Lots of people have noted the unusual nature of Mark 8:22-26, and many have taken Jesus’ apparent inability to heal in one go as a sign of lower Christology in the Gospel of Mark. Just as a refresher here’s the text:
22 They came to Bethsaida. Some people brought a blind man to him and begged him to touch him. 23 He took the blind man by the hand and led him out of the village; and when he had put saliva on his eyes and laid his hands on him, he asked him, “Can you see anything?” 24 And the man looked up and said, “I can see people, but they look like trees, walking.” 25 Then Jesus laid his hands on his eyes again; and he looked intently and his sight was restored, and he saw everything clearly. 26 Then he sent him away to his home, saying, “Do not even go into the village.” (NRSV)

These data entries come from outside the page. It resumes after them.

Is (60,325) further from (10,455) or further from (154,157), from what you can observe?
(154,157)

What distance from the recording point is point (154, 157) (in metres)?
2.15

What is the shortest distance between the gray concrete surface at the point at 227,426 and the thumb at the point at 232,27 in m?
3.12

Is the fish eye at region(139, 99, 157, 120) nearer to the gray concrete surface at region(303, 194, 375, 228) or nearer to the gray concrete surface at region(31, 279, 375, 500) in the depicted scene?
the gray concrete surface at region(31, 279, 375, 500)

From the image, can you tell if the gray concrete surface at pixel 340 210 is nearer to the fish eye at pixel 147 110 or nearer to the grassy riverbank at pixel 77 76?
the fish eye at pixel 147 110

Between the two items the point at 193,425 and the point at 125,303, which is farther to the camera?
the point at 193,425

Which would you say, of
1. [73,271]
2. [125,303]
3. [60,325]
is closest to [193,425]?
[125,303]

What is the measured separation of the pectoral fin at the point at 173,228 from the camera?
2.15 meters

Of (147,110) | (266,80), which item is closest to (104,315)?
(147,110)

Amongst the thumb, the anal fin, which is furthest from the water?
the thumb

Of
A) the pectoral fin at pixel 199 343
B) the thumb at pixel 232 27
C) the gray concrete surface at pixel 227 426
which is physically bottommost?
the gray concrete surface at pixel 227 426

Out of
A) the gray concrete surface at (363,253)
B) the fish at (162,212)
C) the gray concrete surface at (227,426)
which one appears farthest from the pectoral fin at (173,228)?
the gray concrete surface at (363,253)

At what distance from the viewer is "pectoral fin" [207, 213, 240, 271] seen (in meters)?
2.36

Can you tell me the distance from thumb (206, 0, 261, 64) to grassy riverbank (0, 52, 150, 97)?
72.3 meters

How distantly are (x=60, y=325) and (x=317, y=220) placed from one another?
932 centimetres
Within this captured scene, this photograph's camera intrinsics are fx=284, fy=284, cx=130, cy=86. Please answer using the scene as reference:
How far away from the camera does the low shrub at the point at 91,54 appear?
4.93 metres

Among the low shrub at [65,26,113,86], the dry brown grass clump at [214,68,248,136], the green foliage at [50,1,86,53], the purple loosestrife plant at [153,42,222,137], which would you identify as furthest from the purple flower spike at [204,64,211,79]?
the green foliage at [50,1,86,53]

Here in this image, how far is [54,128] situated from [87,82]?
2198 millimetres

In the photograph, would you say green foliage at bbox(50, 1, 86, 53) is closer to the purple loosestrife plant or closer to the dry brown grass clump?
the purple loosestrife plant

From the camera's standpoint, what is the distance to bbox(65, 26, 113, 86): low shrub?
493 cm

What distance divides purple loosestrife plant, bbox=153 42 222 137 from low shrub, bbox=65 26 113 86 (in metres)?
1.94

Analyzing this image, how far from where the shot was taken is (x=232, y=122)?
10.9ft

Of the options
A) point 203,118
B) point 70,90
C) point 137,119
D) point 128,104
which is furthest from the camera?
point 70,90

Joel Green in The Way of the Cross provides an alternative interpretation, one with some contextual merit in my opinion. Joel argues that this two stage healing is an intentional act that serves as an object lesson about the disciples’ inability to fully understand who Jesus is.
What separates this story from others in the Gospel is that here the healing occurs in two stages. Althoughthis episode can be added to the others demonstrating Jesus’ healing power, it also functions for Mark as a kind of parable. The key to understanding how this story works for Mark is our recognition of the pervasive use of blindness as a metaphor for spiritual dullness. That is, this man’s blindness symbolizes not only a physical ailment but also a spiritual condition, and not only his own condition but also that of the disciples. The disciples are unable to perceive Jesus’ identity. Having received the “first touch,” this man is able to see somewhat, just as the disciples have some appreciation of Jesus’ nature and the character of his mission after having witnessed his powerful deeds. But theirs is only a limited perception; it is not enough for a full understanding of the character of Jesus and his ministry (pg. 25).
This reading took me by surprise at first, but when you read the passage in context it makes a lot of sense. The story is bracketed by discussion of Jesus’ identity, forming a less obvious Markan sandwich. What do you think?